▶ TRY IT:
Going through the entries below, copy out each line that contains "ENTER".
(INPUT MATERIAL Opens)
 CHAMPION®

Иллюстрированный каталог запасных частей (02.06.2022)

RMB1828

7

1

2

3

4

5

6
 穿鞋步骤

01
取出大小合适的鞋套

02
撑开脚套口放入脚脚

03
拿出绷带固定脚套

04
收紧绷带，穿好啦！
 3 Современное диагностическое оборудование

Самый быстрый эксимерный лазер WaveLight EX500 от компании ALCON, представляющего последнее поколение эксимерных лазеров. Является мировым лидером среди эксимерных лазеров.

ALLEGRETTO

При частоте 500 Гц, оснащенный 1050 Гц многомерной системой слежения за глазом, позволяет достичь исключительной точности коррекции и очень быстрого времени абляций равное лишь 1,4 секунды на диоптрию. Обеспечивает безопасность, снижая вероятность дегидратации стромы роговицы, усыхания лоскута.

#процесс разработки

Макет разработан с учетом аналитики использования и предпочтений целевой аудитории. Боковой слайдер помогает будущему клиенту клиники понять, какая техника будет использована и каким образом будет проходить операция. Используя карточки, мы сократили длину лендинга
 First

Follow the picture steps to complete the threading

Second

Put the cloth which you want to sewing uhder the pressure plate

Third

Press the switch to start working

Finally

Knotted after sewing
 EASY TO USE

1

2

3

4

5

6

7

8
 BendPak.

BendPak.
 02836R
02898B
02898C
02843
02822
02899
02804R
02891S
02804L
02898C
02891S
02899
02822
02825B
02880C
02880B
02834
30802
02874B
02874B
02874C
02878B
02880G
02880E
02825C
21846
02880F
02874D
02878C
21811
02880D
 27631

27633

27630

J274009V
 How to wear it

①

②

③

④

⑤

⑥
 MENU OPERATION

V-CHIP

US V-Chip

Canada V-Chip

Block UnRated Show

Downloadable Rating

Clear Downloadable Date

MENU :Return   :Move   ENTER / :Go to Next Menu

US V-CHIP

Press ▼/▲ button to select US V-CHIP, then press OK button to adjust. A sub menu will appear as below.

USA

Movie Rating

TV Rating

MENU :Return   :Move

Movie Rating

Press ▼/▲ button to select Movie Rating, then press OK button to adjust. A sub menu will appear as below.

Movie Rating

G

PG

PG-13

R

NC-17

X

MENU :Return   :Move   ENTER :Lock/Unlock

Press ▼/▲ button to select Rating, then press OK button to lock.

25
(INPUT MATERIAL Closes)
▶ RESPONSE:
MENU :Return   :Move   ENTER / :Go to Next Menu
MENU :Return   :Move   ENTER :Lock/Unlock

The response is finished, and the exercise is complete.